Texte de l'exercice:
********
Le docteur Petersen (éblouissante Ingrid Bergman) est psy dans une clinique tenue par le docteur Murchison qui est sur le point d’être remplacé par le docteur Edwardes qu’il ne connaît que de réputation (son livre « Dans le labyrinthe du complexe de culpabilité » figure en bonne place dans la bibliothèque de la clinique). Quand Edwardes (Gregory Peck) se présente, on sent le coup de foudre entre lui et Petersen.

Rapidement Petersen accepte une promenade campagnarde avec Edwardes. Elle prétend que la poésie a fait de grands torts à de nombreuses personnes par l’intermédiaire du romantisme. Elle critique Shakespeare tout en attendant le moment où Edwardes l’embrassera. Ce premier baiser est montré d’une manière qui combine le romantisme et la psychanalyse. Très fort.
********
Consigne a: Résumez en deux phrases le texte ci-dessus sur le docteur Petersen et le docteur Edwardes.

(Brèves légendes descriptives)
********
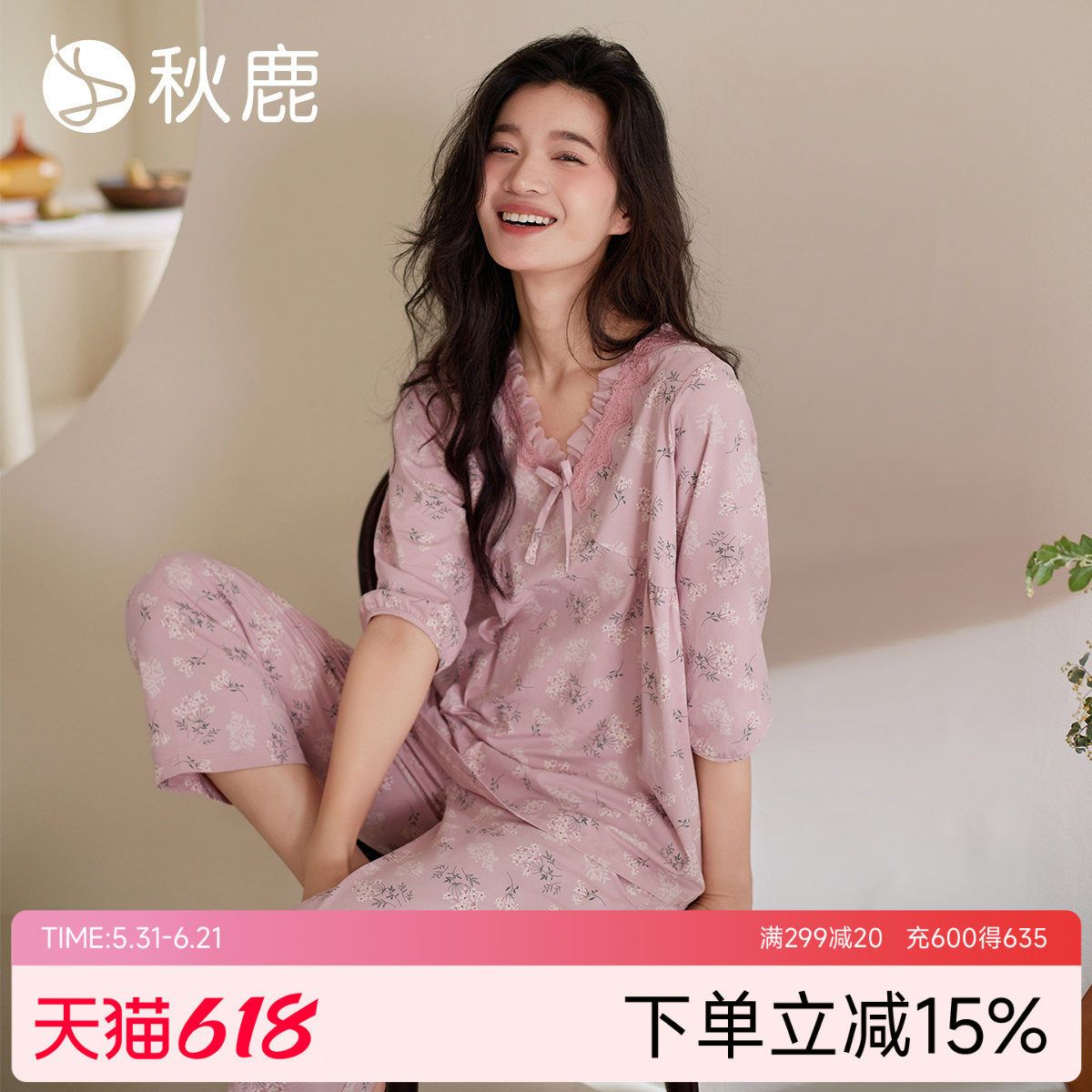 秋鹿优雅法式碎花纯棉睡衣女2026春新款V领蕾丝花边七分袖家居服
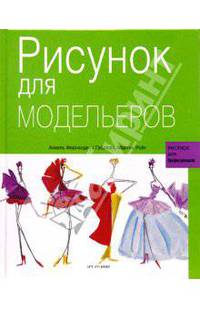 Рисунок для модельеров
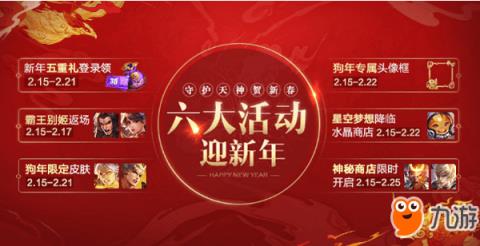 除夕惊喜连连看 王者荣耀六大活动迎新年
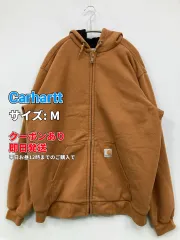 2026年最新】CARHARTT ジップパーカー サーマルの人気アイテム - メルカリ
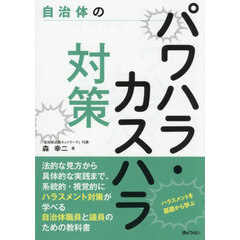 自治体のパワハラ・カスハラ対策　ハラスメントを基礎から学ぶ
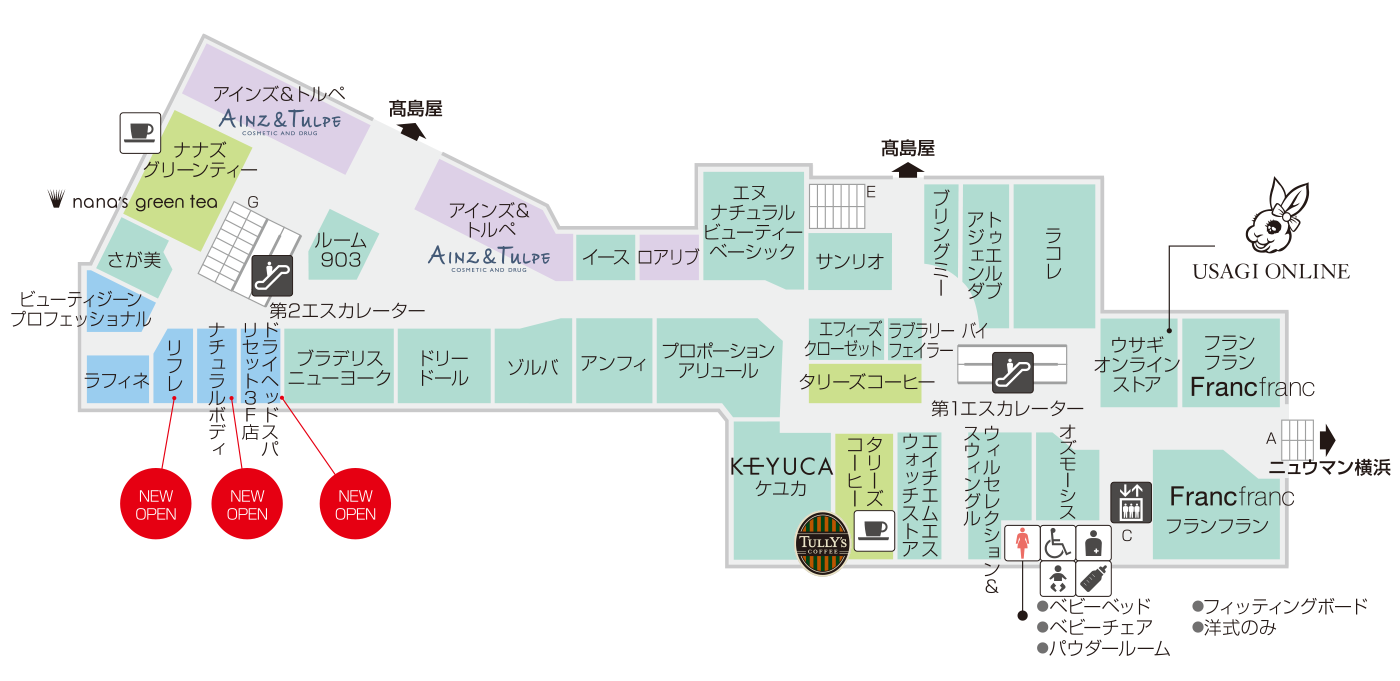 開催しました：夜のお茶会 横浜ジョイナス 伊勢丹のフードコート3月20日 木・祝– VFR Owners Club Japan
********
Consigne b: Recopiez tels quels les six enregistrements ci-dessus, en omettant les images.

Réponse a: Le docteur Petersen, psy dans la clinique du docteur Murchison, éprouve un coup de foudre pour le docteur Edwardes, qui doit remplacer Murchison. Au cours d'une promenade à la campagne, elle critique la poésie et Shakespeare en attendant qu'Edwardes l'embrasse, et ce premier baiser est montré d'une manière qui combine romantisme et psychanalyse.

Réponse b:
 秋鹿优雅法式碎花纯棉睡衣女2026春新款V领蕾丝花边七分袖家居服
 Рисунок для модельеров
 除夕惊喜连连看 王者荣耀六大活动迎新年
 2026年最新】CARHARTT ジップパーカー サーマルの人気アイテム - メルカリ
 自治体のパワハラ・カスハラ対策　ハラスメントを基礎から学ぶ
 開催しました：夜のお茶会 横浜ジョイナス 伊勢丹のフードコート3月20日 木・祝– VFR Owners Club Japan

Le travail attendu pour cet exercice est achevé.